WHAT IS BEING ASKED:
Copy the records word for word, starting at the very beginning and going on through the line that contains "from closest to farthest?", with both of those lines included. Leave any pictures out of your answer.

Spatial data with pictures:
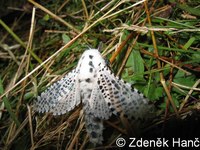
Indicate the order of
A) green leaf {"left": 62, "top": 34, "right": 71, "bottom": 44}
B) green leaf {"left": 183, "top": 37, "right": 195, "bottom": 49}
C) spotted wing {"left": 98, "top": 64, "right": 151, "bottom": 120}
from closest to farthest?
spotted wing {"left": 98, "top": 64, "right": 151, "bottom": 120} → green leaf {"left": 183, "top": 37, "right": 195, "bottom": 49} → green leaf {"left": 62, "top": 34, "right": 71, "bottom": 44}

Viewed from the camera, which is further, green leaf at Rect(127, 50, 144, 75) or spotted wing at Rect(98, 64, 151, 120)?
green leaf at Rect(127, 50, 144, 75)

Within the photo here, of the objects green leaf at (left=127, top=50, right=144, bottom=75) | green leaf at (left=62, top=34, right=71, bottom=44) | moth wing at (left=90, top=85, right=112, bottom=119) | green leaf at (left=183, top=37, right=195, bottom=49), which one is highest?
green leaf at (left=62, top=34, right=71, bottom=44)

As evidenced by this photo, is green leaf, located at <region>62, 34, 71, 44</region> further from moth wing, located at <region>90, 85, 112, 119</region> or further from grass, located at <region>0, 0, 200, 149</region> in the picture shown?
moth wing, located at <region>90, 85, 112, 119</region>

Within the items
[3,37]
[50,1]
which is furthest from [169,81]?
[3,37]

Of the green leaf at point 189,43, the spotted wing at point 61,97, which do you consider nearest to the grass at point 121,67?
the green leaf at point 189,43

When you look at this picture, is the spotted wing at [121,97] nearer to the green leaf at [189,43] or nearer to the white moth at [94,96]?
the white moth at [94,96]

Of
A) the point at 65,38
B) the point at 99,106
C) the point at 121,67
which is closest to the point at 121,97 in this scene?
the point at 99,106

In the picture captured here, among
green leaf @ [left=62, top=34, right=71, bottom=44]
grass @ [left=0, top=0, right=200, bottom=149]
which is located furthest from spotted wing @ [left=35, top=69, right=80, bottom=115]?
green leaf @ [left=62, top=34, right=71, bottom=44]

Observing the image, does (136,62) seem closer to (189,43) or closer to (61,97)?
(189,43)
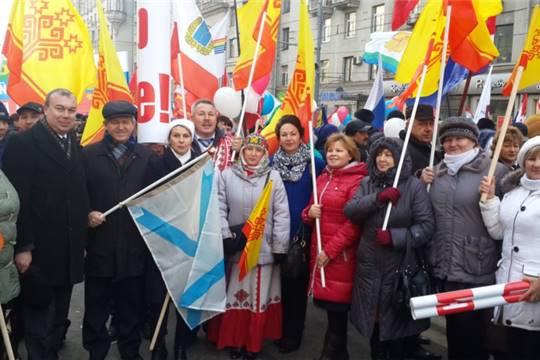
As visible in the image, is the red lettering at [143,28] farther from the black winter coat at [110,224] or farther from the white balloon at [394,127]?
the white balloon at [394,127]

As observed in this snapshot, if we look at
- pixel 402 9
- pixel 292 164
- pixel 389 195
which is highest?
pixel 402 9

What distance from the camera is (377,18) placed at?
92.4 feet

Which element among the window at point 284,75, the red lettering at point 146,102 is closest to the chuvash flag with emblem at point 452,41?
the red lettering at point 146,102

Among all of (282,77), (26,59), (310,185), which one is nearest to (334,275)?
(310,185)

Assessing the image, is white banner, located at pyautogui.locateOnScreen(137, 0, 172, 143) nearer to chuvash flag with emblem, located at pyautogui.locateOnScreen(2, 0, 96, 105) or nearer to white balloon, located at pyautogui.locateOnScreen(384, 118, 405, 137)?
chuvash flag with emblem, located at pyautogui.locateOnScreen(2, 0, 96, 105)

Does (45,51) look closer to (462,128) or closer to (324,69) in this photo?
(462,128)

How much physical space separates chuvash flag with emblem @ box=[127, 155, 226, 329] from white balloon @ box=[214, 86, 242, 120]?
1742mm

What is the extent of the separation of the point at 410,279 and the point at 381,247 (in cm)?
29

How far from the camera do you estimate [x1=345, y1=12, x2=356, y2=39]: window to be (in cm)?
2996

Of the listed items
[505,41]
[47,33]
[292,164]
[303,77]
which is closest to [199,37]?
[47,33]

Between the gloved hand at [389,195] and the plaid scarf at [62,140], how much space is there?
213cm

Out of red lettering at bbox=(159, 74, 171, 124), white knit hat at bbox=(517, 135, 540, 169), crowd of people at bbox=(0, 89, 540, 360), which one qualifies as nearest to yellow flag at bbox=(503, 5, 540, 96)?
crowd of people at bbox=(0, 89, 540, 360)

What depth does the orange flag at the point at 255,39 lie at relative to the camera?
4938 mm

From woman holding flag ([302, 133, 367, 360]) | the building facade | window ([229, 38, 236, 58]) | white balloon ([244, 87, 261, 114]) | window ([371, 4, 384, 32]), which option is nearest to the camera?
woman holding flag ([302, 133, 367, 360])
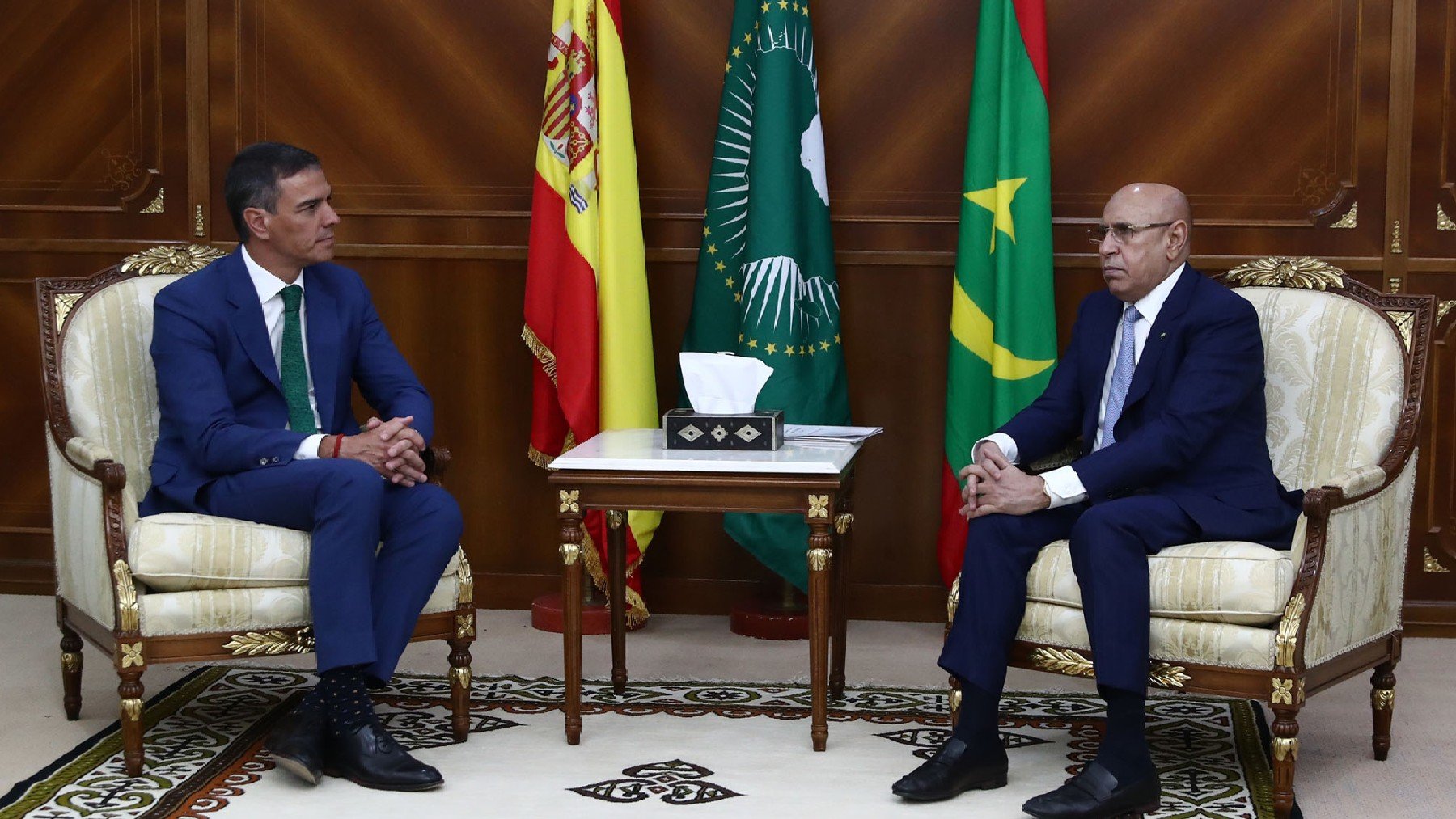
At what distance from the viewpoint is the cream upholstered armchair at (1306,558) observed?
3.35 meters

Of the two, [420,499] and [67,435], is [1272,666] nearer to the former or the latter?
[420,499]

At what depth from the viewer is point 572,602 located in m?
3.78

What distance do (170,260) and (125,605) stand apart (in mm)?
1130

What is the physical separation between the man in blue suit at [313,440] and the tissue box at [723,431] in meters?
0.56

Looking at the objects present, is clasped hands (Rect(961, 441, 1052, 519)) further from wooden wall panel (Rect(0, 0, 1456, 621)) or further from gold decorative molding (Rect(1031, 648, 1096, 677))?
wooden wall panel (Rect(0, 0, 1456, 621))

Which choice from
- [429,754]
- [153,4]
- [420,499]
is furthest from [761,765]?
[153,4]

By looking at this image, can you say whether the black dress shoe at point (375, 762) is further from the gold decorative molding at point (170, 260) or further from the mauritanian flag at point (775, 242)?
the mauritanian flag at point (775, 242)

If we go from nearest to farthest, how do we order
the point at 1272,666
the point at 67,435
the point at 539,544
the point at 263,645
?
the point at 1272,666
the point at 263,645
the point at 67,435
the point at 539,544

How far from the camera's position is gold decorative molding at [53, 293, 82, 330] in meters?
4.04

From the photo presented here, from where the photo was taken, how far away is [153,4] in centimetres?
526

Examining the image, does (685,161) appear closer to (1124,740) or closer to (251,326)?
(251,326)

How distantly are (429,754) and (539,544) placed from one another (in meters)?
1.64

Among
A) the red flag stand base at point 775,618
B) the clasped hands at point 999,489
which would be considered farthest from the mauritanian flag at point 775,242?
the clasped hands at point 999,489

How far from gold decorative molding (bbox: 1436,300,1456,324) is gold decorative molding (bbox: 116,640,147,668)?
12.5 feet
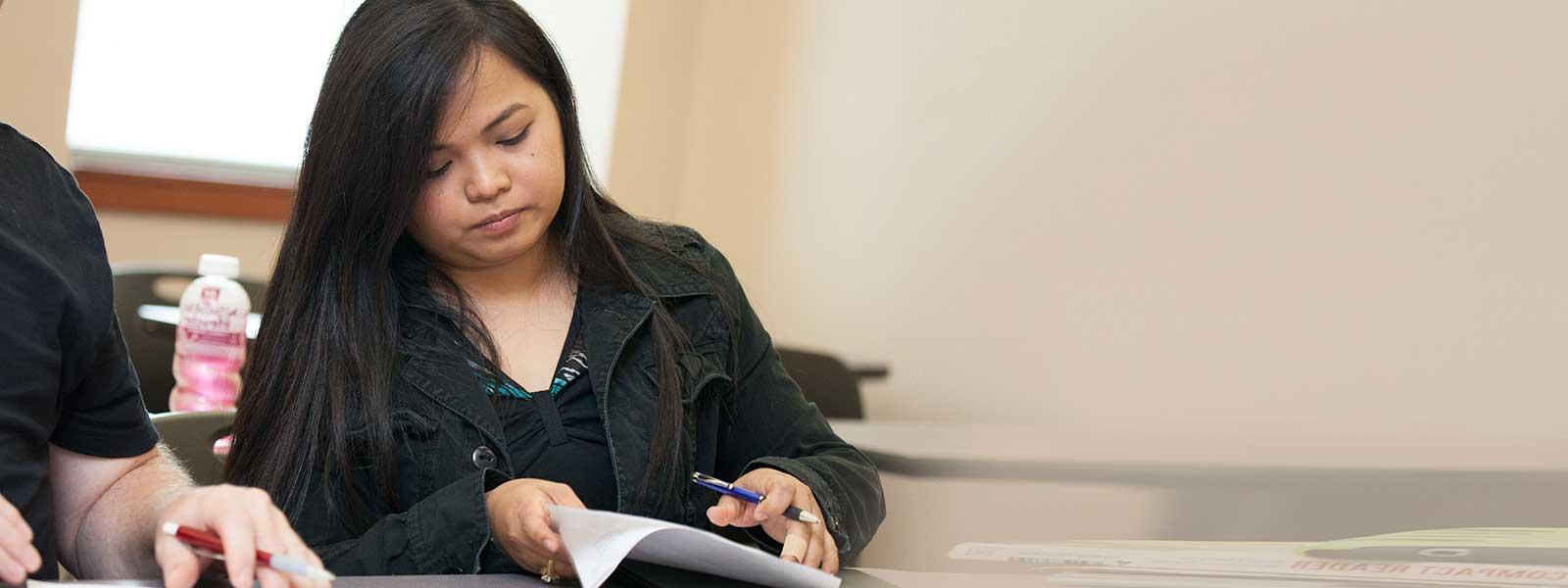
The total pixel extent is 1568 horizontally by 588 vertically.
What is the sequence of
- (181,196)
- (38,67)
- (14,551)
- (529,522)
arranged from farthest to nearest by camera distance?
(181,196)
(38,67)
(529,522)
(14,551)

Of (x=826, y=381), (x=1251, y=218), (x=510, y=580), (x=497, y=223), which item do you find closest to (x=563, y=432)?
(x=497, y=223)

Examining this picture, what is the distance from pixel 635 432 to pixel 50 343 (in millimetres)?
425

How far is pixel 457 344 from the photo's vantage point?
3.62 feet

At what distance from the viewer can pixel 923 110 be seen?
1.52 meters

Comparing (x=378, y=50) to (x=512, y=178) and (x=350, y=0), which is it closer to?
(x=512, y=178)

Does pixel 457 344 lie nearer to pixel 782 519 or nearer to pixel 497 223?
pixel 497 223

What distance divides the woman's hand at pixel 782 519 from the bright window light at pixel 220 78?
2.13 meters

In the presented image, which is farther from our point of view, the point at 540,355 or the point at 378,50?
the point at 540,355

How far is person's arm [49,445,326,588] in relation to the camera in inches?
27.5

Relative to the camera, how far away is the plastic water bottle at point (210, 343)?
1807 millimetres

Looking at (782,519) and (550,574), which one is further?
(782,519)

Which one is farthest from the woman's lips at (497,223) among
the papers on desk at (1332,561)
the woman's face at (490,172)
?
the papers on desk at (1332,561)

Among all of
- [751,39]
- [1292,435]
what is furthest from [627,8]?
[1292,435]

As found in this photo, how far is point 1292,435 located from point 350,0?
3063 millimetres
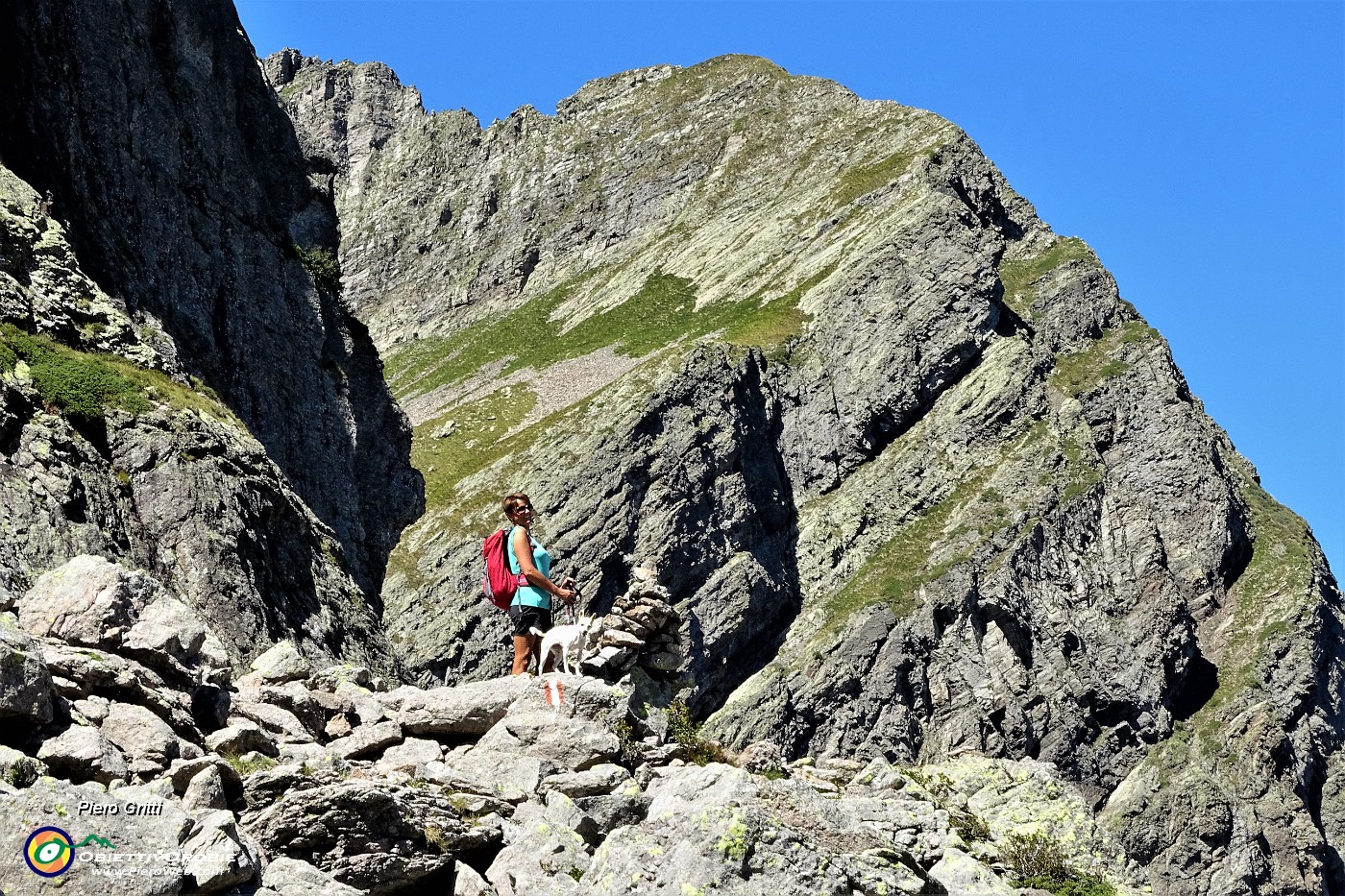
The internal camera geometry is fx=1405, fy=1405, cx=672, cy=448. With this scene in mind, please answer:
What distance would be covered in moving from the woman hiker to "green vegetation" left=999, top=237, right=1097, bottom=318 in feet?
357

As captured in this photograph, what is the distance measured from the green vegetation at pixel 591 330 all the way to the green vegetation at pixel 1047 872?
92993mm

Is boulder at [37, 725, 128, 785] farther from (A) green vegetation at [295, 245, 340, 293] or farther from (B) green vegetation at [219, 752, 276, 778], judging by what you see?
(A) green vegetation at [295, 245, 340, 293]

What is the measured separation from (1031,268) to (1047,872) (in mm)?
120259

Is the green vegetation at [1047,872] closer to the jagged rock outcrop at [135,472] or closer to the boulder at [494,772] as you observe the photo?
the boulder at [494,772]

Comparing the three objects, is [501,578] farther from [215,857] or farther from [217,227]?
[217,227]

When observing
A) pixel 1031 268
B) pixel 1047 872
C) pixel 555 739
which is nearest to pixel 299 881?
pixel 555 739

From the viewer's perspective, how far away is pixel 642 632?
21.9m

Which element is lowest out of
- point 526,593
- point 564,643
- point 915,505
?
point 564,643

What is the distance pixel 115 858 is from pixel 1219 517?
108 metres

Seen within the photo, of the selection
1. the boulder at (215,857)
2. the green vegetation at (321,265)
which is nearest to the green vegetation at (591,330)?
the green vegetation at (321,265)

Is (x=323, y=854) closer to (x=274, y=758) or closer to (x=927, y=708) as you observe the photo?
(x=274, y=758)

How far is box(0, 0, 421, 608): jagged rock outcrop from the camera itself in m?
27.6

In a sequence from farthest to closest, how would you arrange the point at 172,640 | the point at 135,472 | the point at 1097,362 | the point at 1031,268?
the point at 1031,268
the point at 1097,362
the point at 135,472
the point at 172,640

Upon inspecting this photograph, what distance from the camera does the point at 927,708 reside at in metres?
89.1
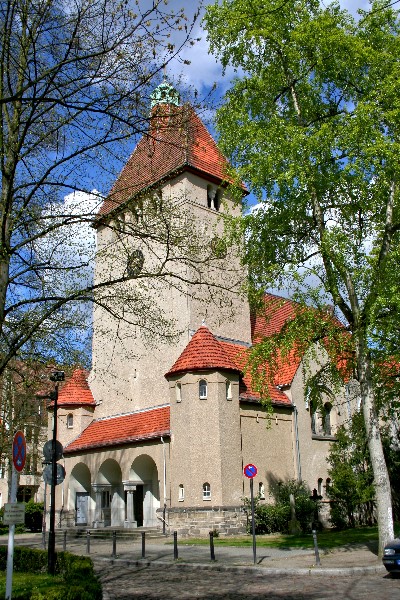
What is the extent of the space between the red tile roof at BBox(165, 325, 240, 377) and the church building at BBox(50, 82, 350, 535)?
0.06 metres

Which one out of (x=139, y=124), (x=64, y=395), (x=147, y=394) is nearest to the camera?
(x=139, y=124)

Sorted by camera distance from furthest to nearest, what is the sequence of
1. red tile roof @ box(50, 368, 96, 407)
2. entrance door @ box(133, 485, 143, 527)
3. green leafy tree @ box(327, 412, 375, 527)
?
1. red tile roof @ box(50, 368, 96, 407)
2. entrance door @ box(133, 485, 143, 527)
3. green leafy tree @ box(327, 412, 375, 527)

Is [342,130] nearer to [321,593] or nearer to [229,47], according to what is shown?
[229,47]

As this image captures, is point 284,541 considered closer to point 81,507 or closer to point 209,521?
point 209,521

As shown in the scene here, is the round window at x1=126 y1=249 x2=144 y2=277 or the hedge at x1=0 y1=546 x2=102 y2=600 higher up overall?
the round window at x1=126 y1=249 x2=144 y2=277

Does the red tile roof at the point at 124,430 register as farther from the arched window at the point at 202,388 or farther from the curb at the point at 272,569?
the curb at the point at 272,569

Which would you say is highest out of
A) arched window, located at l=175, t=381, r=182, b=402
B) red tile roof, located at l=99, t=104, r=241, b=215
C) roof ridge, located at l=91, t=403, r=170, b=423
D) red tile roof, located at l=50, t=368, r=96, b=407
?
red tile roof, located at l=99, t=104, r=241, b=215

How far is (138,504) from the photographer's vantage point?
28.4 meters

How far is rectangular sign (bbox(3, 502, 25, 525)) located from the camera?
26.1ft

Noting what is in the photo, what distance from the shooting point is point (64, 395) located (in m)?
31.4

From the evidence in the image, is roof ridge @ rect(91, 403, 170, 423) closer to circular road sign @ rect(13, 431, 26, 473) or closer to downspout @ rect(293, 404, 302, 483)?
downspout @ rect(293, 404, 302, 483)

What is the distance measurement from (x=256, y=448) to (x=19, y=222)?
18.1 m

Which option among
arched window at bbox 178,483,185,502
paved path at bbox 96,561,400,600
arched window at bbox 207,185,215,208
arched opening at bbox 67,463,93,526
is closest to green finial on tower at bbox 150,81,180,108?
paved path at bbox 96,561,400,600

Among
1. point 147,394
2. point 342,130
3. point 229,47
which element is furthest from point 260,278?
point 147,394
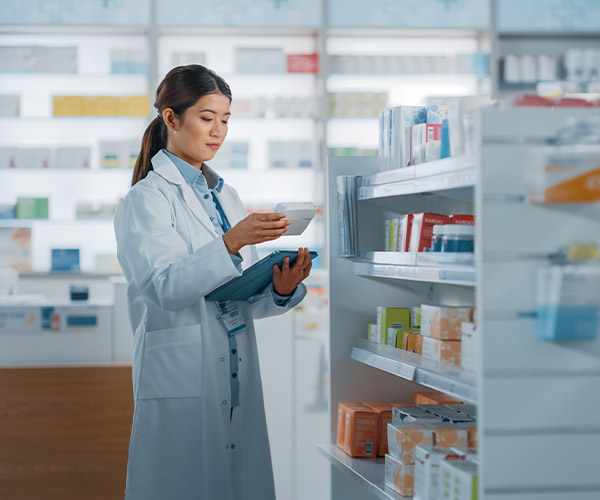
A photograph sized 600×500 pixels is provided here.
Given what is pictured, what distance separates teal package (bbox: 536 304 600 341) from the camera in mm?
1641

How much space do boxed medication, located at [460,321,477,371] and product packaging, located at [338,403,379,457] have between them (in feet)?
→ 2.37

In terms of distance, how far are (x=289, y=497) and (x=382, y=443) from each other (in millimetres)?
1382

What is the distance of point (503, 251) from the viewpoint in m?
1.69

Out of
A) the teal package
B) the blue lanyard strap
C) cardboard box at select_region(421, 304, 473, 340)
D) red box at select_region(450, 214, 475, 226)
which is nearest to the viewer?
the teal package

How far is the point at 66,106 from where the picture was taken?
5.59 metres

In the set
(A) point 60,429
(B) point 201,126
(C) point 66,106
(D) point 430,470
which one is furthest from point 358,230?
(C) point 66,106

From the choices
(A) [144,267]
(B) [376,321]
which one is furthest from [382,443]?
(A) [144,267]

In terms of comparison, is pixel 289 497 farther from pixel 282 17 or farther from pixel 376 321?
pixel 282 17

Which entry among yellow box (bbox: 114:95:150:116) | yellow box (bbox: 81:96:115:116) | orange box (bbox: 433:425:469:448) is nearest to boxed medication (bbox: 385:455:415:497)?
orange box (bbox: 433:425:469:448)

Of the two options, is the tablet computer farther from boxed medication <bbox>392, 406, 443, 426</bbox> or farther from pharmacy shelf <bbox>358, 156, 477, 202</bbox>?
boxed medication <bbox>392, 406, 443, 426</bbox>

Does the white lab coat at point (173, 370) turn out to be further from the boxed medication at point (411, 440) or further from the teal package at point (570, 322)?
the teal package at point (570, 322)

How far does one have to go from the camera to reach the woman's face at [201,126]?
7.77ft

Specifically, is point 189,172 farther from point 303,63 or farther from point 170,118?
point 303,63

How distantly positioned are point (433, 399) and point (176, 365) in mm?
945
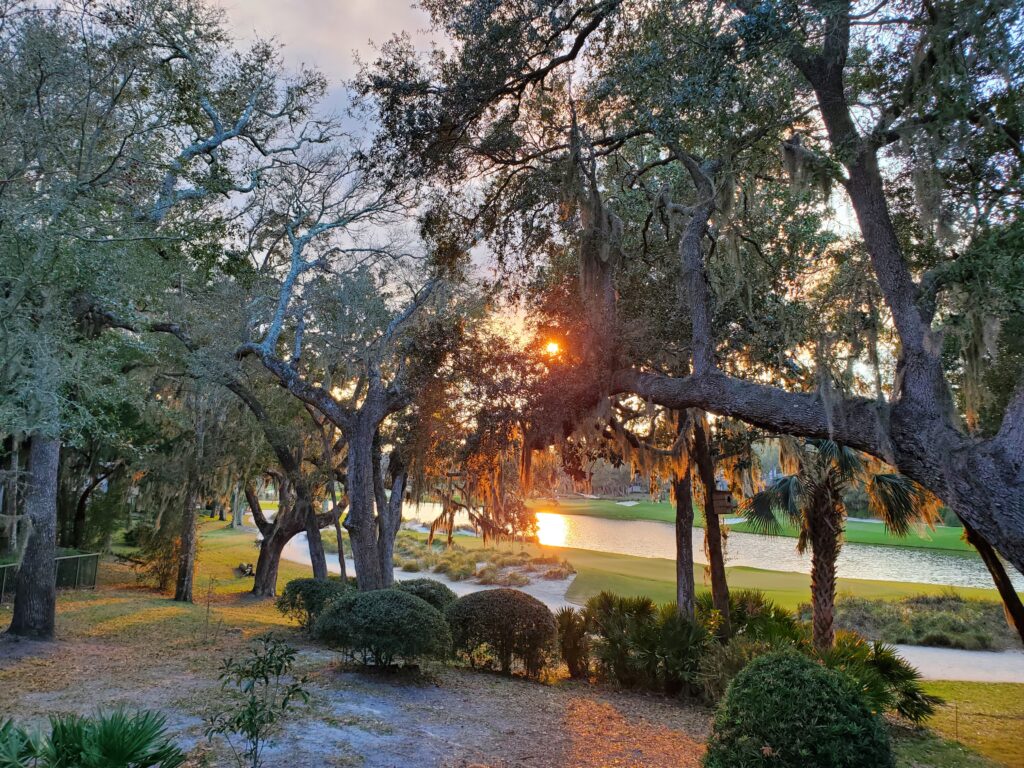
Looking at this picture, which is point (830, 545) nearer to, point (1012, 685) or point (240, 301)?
point (1012, 685)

EXERCISE OUTPUT:
Indicate the order of
A) green leaf {"left": 62, "top": 34, "right": 71, "bottom": 44}
B) green leaf {"left": 183, "top": 37, "right": 195, "bottom": 49}
C) spotted wing {"left": 98, "top": 64, "right": 151, "bottom": 120}
from closest to farthest?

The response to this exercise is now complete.